In the course of amending its constitution, the United Church of Christ (UCC) has recently changed a reference to God in the constitution from "God as heavenly Father," to "the triune God." The draft of this change as shown in the on line version of the amended text, which you can find here (see lines 82-83), unfortunately shows the words God "as heavenly Father" highlighted in red with a glaring strike through. Certain more conservative UCC groups jumped on the change as being a rejection of God the Father. One website announced the impending wording change with the blaring headline, "UNITED CHURCH OF CHRIST SET TO REJECT GOD THE FATHER." A few other non-UCC websites picked up the story, one with its own sensationalist headline that reads, "'God the Father' banished by mainline denomination."

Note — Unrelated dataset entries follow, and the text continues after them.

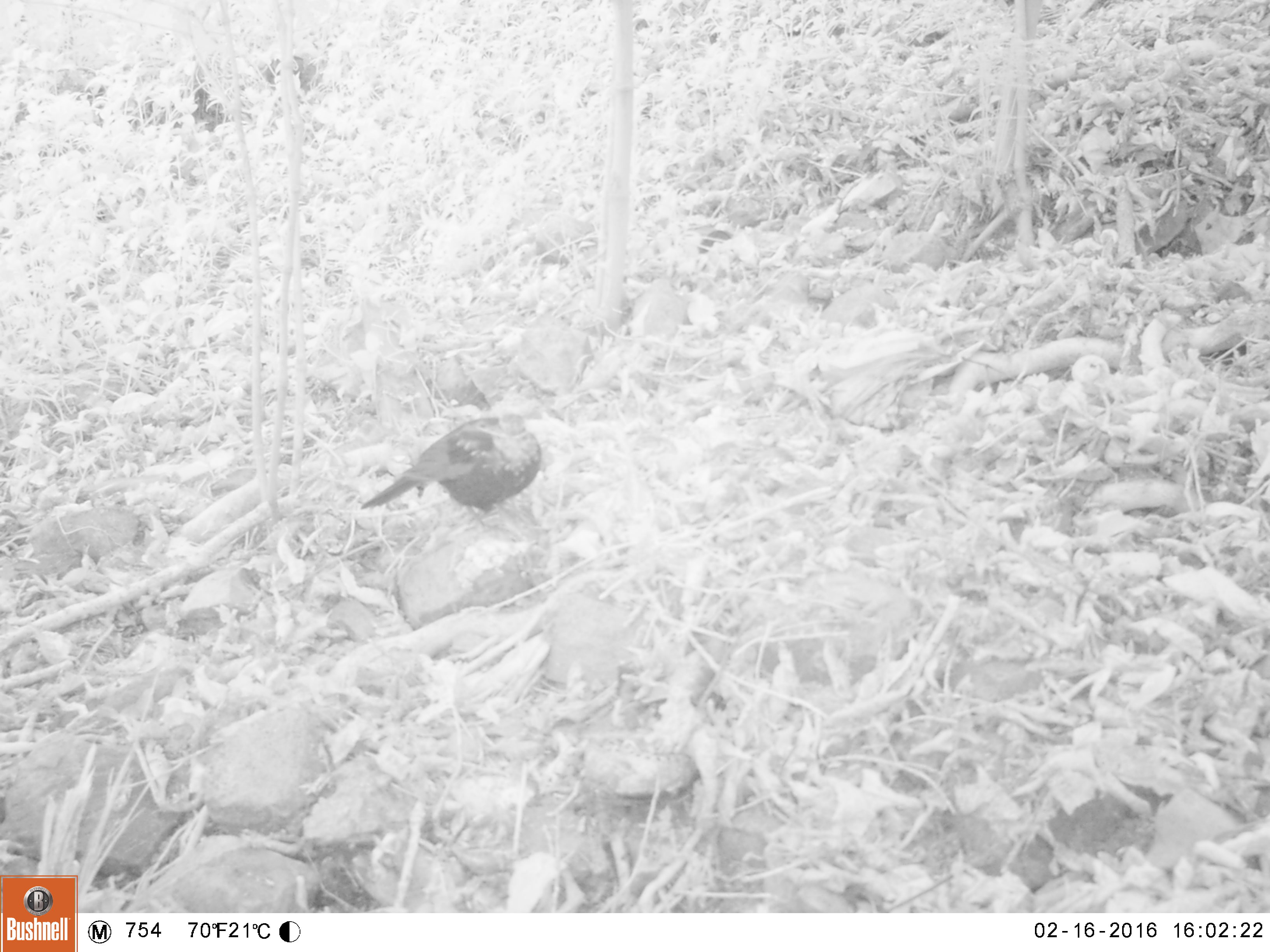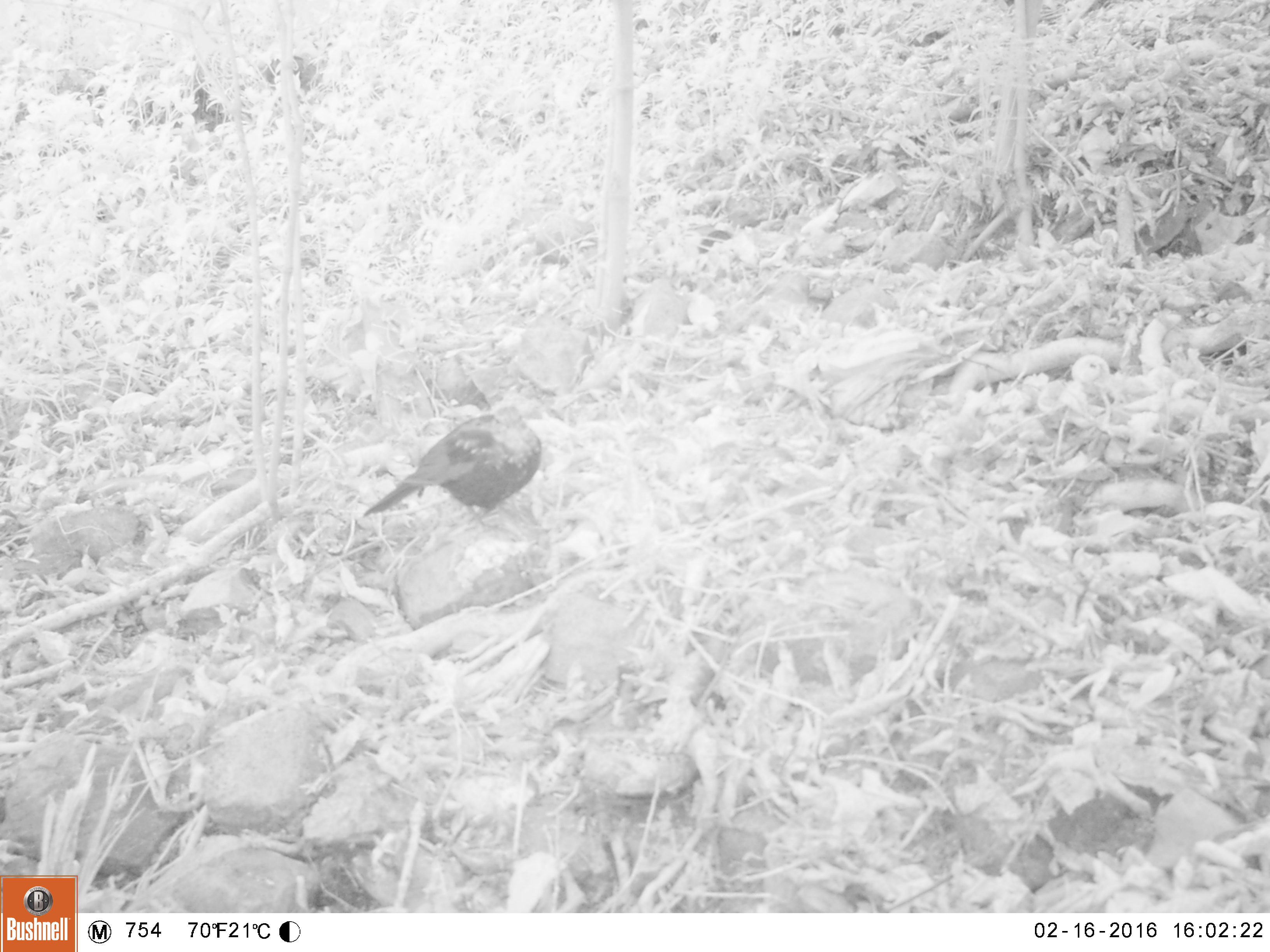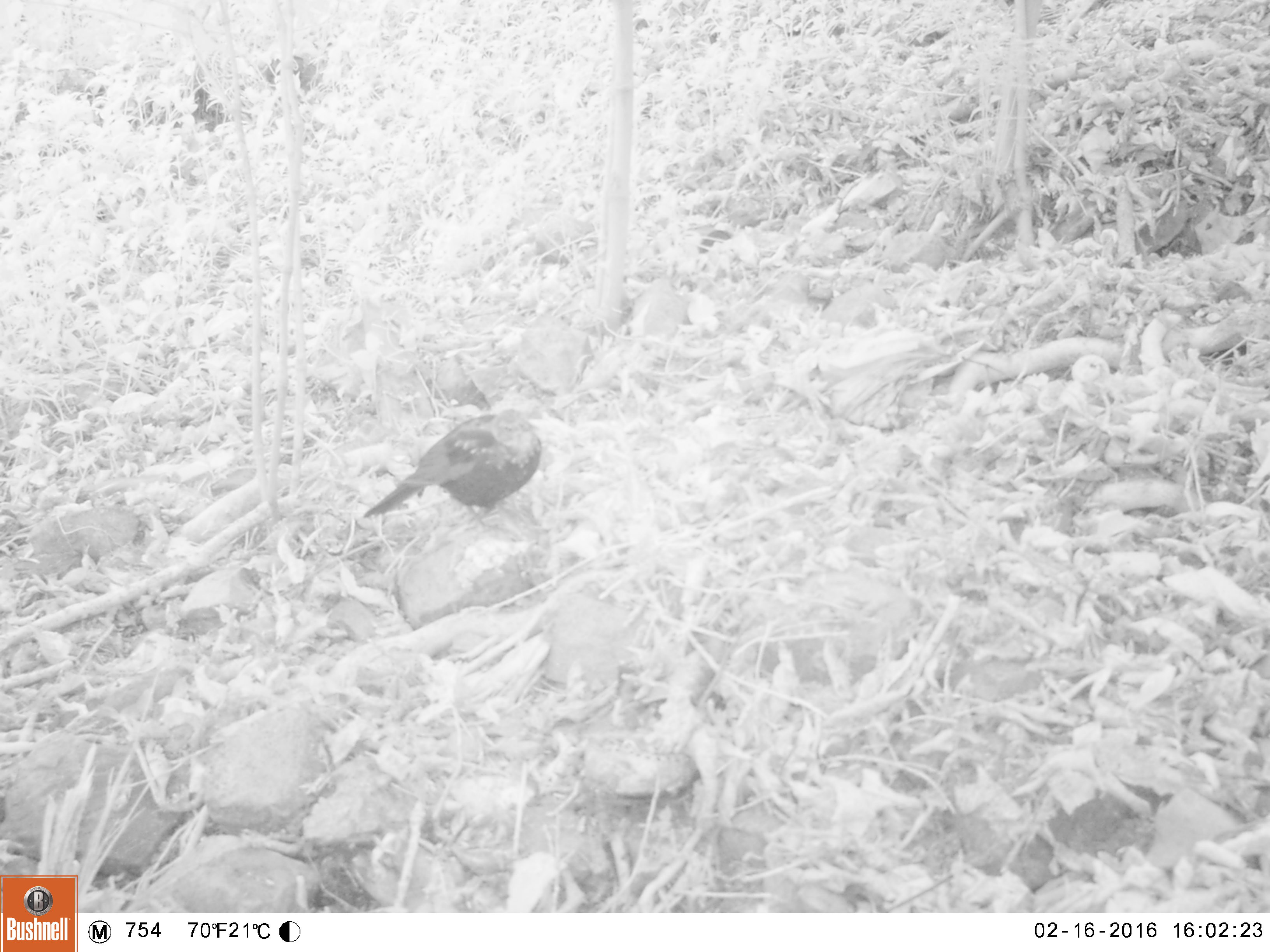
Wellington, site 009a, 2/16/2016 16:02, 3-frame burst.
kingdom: Animalia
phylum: Chordata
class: Aves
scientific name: Aves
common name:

Putting aside the critics for a moment, the change in the UCC constitution raises an important theological issue that mainline churches have been wrestling with for some fifty years. How do we speak about the First Person of the Trinity? Traditionally, of course, "he" is God the "Father." In the wake of the feminist movement and the continuing almost tectonic shift in the place of women in American society, however, it has become more problematic to continue to chain the First Person of the Trinity to human male images. There is a justice issue here as well as a fundamental issue concerning how we image God. It can be argued that imaging the First Person as male is or borders on being idolatrous, that is treating God as if "he" was created in the image of a human male. The biblical doctrine is, of course, that all of us male and female are images of God and not God images of half of us, the traditionally socially dominant half at that.
Now, we can come down on different sides of the question of how we image and speak of the First Person of the Trinity especially because referring to "the [genderless] First Person of the Trinity" is rather awkward. The image of God as father, furthermore, captures important facts about God and has biblical precedence. At the same time, imaging The First Person as either gender traps us into actually thinking of God as a person in the way we are persons. Indeed, even using the word "person" in English to describe the three aspects or faces of God is itself problematic. My point is that the UCC has good reason to change its constitutional reference to God, and those who disagree have good reasons for opposing the change. We could do without the demonizing rhetoric, that's all.